Complete Works of Edgar Allan Poe, page 224
We yield to no one in warmth of admiration for the personal character of these sweet sisters, as that character is depicted by the mother, by Miss Sedgwick, and by Mr. Irving. But it costs us no effort to distinguish that which, in our heart, is love of their worth, from that which, in our intellect, is appreciation of their poetic ability. With the former, as critic, we have nothing to do. The distinction is one too obvious for comment; and its observation would have spared us much twaddle on the part of the commentators upon “Amir Khan.”
We will endeavor to convey, as concisely as possible, some idea of this poem as it exists, not in the fancy of the enthusiastic, but in fact. It includes four hundred and forty lines. The metre is chiefly octo-syllabic. At one point it is varied by a casual introduction of an anapæst in the first and second foot; at another (in a song) by seven stanzas of four lines each, rhyming alternately; the metre anapæstic of four feet alternating with three. The versification is always good, so far as the meagre written rules of our English prosody extend; that is to say, there is seldom a syllable too much or too little; but long and short syllables are placed at random, and a crowd of consonants sometimes renders a line unpronounceable. For example:
He loved, — and oh, he loved so well
That sorrow scarce dared break the spell.

| STATED TASK A |
Rewrite the part of the "Amir Khan" critique between "We will endeavor" and "break the spell.", inclusive, replacing "metre" with "measure".
| STATED TASK B |
Carry on the critique of "Amir Khan" from its last line.
The records are separate material with no connection to the critique.

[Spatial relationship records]
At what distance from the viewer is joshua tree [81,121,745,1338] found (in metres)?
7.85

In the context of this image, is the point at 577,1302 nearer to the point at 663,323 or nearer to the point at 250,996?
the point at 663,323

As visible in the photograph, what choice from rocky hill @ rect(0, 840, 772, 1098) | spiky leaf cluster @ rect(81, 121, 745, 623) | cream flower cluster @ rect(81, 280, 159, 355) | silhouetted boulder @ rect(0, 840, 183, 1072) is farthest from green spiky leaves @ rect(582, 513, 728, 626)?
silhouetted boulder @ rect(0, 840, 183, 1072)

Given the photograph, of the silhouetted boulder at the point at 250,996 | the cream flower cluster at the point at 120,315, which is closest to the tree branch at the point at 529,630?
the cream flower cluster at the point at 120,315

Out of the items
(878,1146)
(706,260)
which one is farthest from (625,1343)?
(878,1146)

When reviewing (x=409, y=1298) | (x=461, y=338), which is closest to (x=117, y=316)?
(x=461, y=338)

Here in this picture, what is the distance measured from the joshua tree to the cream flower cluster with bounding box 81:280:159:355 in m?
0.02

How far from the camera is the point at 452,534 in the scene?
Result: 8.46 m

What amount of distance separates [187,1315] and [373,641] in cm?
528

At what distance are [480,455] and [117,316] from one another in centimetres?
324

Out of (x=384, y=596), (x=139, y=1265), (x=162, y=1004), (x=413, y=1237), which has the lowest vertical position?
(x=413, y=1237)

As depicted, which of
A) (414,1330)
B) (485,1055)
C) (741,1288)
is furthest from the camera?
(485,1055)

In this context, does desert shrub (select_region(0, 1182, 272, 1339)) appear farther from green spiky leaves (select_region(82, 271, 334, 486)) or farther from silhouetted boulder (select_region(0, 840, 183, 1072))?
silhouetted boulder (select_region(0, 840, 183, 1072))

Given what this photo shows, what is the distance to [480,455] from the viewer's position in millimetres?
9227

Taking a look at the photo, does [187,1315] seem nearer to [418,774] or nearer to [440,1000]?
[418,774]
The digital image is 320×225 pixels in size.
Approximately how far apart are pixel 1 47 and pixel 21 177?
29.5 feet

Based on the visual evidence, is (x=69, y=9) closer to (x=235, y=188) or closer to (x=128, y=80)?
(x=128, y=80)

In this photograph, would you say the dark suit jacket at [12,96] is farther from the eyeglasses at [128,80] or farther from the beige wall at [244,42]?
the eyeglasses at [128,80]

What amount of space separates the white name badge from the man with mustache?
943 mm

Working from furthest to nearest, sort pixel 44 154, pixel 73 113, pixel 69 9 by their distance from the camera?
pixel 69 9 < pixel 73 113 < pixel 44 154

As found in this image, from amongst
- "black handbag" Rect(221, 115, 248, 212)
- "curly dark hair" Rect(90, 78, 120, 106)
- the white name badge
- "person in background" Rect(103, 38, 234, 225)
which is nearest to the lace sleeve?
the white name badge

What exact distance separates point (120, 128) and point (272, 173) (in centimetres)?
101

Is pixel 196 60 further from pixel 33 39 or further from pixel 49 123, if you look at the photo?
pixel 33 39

| FINAL ANSWER A |
We will endeavor to convey, as concisely as possible, some idea of this poem as it exists, not in the fancy of the enthusiastic, but in fact. It includes four hundred and forty lines. The measure is chiefly octo-syllabic. At one point it is varied by a casual introduction of an anapæst in the first and second foot; at another (in a song) by seven stanzas of four lines each, rhyming alternately; the measure anapæstic of four feet alternating with three. The versification is always good, so far as the meagre written rules of our English prosody extend; that is to say, there is seldom a syllable too much or too little; but long and short syllables are placed at random, and a crowd of consonants sometimes renders a line unpronounceable. For example:
He loved, — and oh, he loved so well
That sorrow scarce dared break the spell.

| FINAL ANSWER B |
At times, again, the rhythm lapses, in the most inartistical manner, and evidently without design, from one species to another altogether incongruous; as, for example, in the sixth line of these eight, where the tripping anapaestic stumbles into the demure iambic, recovering itself, even more awkwardly, in the conclusion:
Bright Star of the Morning! This bosom is cold —
I was forced from my native shade,
And I wrapped me around with my mantle’s fold,
A sad, mournful Circassian maid!
And I then vow’d that rapture should never move
This changeless check, this rayless eye,
And I then vowed to feel neither bliss nor love,
But I vowed I would meet thee and die.
Occasionally the versification rises into melody and even strength; as here —
‘Twas at the hour when Peris love
To gaze upon the Heaven above
Whose portals bright with many a gem
Are closed — forever closed on them.
Upon the whole, however, it is feeble, vacillating, and ineffective; given token of having been “touched up” by the hand of a friend, from a much worse, into its present condition. Such rhymes as floor and shower — ceased and breast — shade and spread — brow and wo — clear and far — clear and air — morning and dawning — forth and earth — step and deep — Khan and hand — are constantly occurring; and although, certainly, we should not, as a general rule, expect better things from a girl of sixteen, we still look in vain, and with something very much akin to a smile, for aught even approaching that “marvellous ease and grace of versification “ about which Miss Sedgwick; in the benevolence of her heart, discourses.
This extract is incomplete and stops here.